■ DIRECTION 1: Among the entries, recast the lines as a numbered list, starting with the line that contains "What distance is" and going on through the line that contains "the point at 290,189 <", and omit blank lines.

■ DOCUMENT EXCERPT:
1. Upgrade SDKs and CLIs. Pull the latest Sandbox SDK and confirm your project can update network policies at runtime. Validate your runtime versions (Node 22/24 or Python 3.13 equivalents) match your toolchain.
2. Inventory outbound dependencies. List the exact hostnames your workloads must reach: model endpoints, vector DBs, artifact stores, Git hosts, payment/webhook providers. Note any non‑TLS targets that will require CIDR allow rules.
3. Write a narrow policy. Start with an allowlist of specific hosts plus any necessary wildcards. Add subnets.deny for your private networks unless you explicitly need them.
4. Add header injection per host. For each service that needs credentials, declare the Authorization or custom headers in the policy. Remember: injected headers overwrite what code sets, blocking credential swapping.
5. Stage the run in two phases. Phase 1: permissive egress for setup. Phase 2: switch to deny‑all or tight host allowlist just before executing untrusted code.
6. Test failure modes. Deliberately call a disallowed host and confirm it fails at handshake. Intentionally omit a header and ensure the request is rejected by the provider.
7. Seal your token lifecycle. Adopt the new, clearly prefixed token formats and enable automatic secret scanning in your repos. Rotate long‑lived tokens and remove any env vars that were previously injected into sandboxes.

If you need a second set of eyes on the plan, our team can help you design the policy and phase transitions. See how we approach platform hardening on our what we do page and browse relevant work in our portfolio.

People also ask

Does header injection expose my API keys in logs?

No—when configured correctly, the keys never exist inside the VM. Injection happens at the egress boundary, not in user code. Your process can’t read the header it didn’t set, and overwrite semantics prevent a compromised script from swapping your credential. Still, check upstream service logs and any reverse proxies to ensure sensitive headers aren’t mirrored in access logs.

Can I keep the internet open and still inject credentials safely?

Yes. Injection works with open‑internet policies. A pragmatic pattern is to allow all egress but declare injection rules only for whitelisted hosts, which prevents secrets from riding along to unapproved destinations. If you want stronger isolation, combine injection with strict host allowlists and subnets.deny for your private ranges.

How do I verify that egress is actually blocked?

[Source records]

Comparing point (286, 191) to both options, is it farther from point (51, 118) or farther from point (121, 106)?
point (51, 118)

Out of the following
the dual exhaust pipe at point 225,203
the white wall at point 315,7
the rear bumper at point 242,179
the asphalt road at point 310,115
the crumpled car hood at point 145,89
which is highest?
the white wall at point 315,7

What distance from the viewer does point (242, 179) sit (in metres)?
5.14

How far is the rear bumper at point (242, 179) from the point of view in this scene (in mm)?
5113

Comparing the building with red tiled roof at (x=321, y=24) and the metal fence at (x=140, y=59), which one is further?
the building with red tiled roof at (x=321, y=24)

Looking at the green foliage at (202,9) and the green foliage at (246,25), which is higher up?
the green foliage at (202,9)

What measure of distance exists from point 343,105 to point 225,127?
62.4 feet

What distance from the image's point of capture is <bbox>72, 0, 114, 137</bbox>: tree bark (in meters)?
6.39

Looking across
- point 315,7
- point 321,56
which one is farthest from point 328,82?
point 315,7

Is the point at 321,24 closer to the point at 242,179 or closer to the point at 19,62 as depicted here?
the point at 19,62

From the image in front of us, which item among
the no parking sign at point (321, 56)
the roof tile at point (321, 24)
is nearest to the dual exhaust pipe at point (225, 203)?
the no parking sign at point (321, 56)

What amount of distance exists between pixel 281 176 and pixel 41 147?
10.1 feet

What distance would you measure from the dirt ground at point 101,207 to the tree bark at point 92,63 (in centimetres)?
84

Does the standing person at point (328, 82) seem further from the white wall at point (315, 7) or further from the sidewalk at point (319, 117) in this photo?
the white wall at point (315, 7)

==

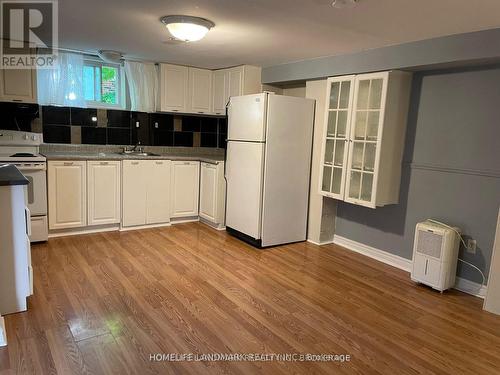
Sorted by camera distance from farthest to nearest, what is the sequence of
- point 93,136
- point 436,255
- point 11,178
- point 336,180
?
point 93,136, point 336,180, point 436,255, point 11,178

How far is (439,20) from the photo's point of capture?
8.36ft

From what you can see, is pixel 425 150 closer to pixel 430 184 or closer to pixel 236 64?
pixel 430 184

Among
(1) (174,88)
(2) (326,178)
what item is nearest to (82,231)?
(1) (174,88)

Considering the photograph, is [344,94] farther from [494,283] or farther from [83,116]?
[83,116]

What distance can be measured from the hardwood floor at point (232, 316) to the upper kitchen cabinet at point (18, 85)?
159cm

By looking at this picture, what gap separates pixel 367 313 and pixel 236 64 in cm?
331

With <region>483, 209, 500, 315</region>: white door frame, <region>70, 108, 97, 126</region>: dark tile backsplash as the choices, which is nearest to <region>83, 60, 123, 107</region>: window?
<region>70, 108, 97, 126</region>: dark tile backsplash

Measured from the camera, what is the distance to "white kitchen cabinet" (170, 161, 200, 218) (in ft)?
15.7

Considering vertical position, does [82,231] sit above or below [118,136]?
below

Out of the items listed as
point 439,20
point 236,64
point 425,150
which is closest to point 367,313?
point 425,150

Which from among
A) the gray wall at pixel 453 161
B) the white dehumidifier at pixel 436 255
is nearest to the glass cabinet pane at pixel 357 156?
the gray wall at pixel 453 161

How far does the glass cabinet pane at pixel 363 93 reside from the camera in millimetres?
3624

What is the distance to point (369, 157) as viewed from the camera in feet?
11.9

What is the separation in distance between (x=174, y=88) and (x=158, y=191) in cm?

---

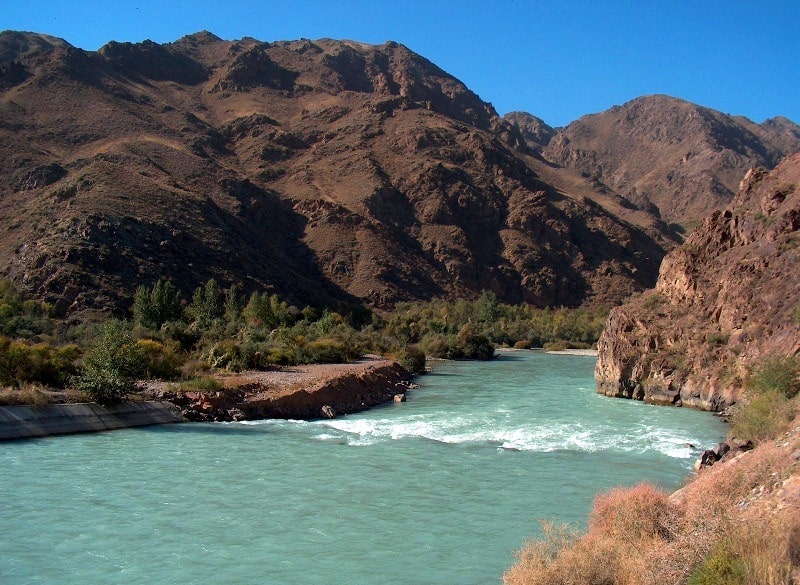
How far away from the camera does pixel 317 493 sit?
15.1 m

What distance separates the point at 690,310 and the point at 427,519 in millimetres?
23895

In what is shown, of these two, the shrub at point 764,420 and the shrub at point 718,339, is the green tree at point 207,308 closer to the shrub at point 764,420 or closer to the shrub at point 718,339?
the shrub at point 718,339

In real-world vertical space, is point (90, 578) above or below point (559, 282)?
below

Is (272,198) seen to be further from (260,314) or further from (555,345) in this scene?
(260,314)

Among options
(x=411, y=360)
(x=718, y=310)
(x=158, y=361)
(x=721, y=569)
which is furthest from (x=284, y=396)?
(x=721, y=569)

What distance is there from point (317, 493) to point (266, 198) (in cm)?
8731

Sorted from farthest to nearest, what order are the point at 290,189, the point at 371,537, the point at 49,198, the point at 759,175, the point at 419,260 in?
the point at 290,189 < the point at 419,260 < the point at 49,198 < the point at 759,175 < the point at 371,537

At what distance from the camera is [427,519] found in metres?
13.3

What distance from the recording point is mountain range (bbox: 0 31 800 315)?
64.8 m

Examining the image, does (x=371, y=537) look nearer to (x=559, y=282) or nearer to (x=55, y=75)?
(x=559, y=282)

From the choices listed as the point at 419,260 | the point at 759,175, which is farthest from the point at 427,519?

■ DIRECTION 2: Summarize the text on sandbox network policies above in two sentences.

■ WORKED SOLUTION 1:
1. What distance is there from point (317, 493) to point (266, 198) (in cm)?
2. 8731
3. Sorted from farthest to nearest, what order are the point at 290,189, the point at 371,537, the point at 49,198, the point at 759,175, the point at 419,260 in?
4. the point at 290,189 < the point at 419,260 < the point at 49,198 < the point at 759,175 < the point at 371,537

■ WORKED SOLUTION 2: The text lays out steps for locking down sandbox egress: upgrading SDKs, listing required outbound hostnames, writing a narrow allowlist with subnets.deny, injecting credential headers per host, staging runs from permissive to tight egress before untrusted code executes, testing failure modes, and tightening the token lifecycle. It also explains that correctly configured header injection keeps API keys out of the VM and works even with open-internet policies, and it can be combined with strict host allowlists for stronger isolation.